- _Task requirements_
a: In the summer comedy preview that follows, find the sentence "The last good special effects comedy I can think of was Men In Black in 1997; before that, it was Ghostbusters." Render it in Spanish.
b: Reproduce, word for word, the portion of the summer comedy preview below that begins with the words containing "The sequel to" and ends with "Reno 911! fame.".

- _Document section_
----------
The sequel to 2006's Night at the Museum packs in more comedians than just about any other movie this summer. Unfortunately, it's in this special effects-heavy, family-friendly fare that fails to show off most of the cast's true comedic talents. The script is by Thomas Lennon and Robert Ben Garant, of The State and Reno 911! fame.
Release Date: May 22
Old School director Todd Phillips finally returns to Rated-R comedy in what promises to be one of this summer's funniest and best surprises. Plus, it's going to mark major and long-overdue breakouts from The Office scene stealer Helms and Comedian of Comedy Galifianakis, playing his first major film role since Out Cold in 2001. I'll bet this movie is the bigger success.
Release Date: June 5
Starring Comedians: Will Ferrell, Danny McBride, Jorma Taccone
Will Ferrell headlines this update of the campy 1970s kids' show. The inclusion of McBride (who is great on the Ferrell-produced Eastbound & Down) and Lonely Island member Taccone (as Chaka!) give this a better shot than it might have otherwise, but I remain skeptical. The last good special effects comedy I can think of was Men In Black in 1997; before that, it was Ghostbusters. Does that mean this decade is due? Or will Ferrell's brand of comedy get swallowed up among the expensive but cool-looking dinosaurs? Right now, my money is on the latter.
----------
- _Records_
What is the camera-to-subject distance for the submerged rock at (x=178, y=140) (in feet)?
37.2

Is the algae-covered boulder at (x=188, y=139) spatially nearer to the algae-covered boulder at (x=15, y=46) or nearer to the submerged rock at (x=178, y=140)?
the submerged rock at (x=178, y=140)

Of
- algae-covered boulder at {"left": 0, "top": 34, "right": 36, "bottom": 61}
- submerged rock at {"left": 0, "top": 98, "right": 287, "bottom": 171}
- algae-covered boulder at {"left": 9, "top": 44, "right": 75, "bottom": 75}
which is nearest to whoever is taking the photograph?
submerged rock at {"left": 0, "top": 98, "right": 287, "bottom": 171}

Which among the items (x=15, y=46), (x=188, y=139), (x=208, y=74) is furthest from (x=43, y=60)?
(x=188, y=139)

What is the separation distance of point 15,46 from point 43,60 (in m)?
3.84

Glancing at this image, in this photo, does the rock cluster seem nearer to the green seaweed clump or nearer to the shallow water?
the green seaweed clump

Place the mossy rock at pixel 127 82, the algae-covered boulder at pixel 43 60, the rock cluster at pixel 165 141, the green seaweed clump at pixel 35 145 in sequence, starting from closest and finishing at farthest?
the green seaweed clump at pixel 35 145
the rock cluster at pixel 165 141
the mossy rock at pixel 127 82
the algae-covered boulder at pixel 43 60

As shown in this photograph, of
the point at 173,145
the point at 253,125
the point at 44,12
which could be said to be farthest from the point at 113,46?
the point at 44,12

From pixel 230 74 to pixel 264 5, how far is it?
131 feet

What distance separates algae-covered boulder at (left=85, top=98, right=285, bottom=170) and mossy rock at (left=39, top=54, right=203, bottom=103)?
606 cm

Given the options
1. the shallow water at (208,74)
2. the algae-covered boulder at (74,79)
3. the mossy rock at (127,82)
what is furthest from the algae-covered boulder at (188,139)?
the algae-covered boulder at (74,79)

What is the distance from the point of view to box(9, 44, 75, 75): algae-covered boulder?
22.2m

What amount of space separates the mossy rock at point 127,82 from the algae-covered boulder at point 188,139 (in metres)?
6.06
----------
- _Answers_
a: La última buena comedia de efectos especiales que se me ocurre fue Men In Black, en 1997; antes de esa, fue Ghostbusters.

b:
The sequel to 2006's Night at the Museum packs in more comedians than just about any other movie this summer. Unfortunately, it's in this special effects-heavy, family-friendly fare that fails to show off most of the cast's true comedic talents. The script is by Thomas Lennon and Robert Ben Garant, of The State and Reno 911! fame.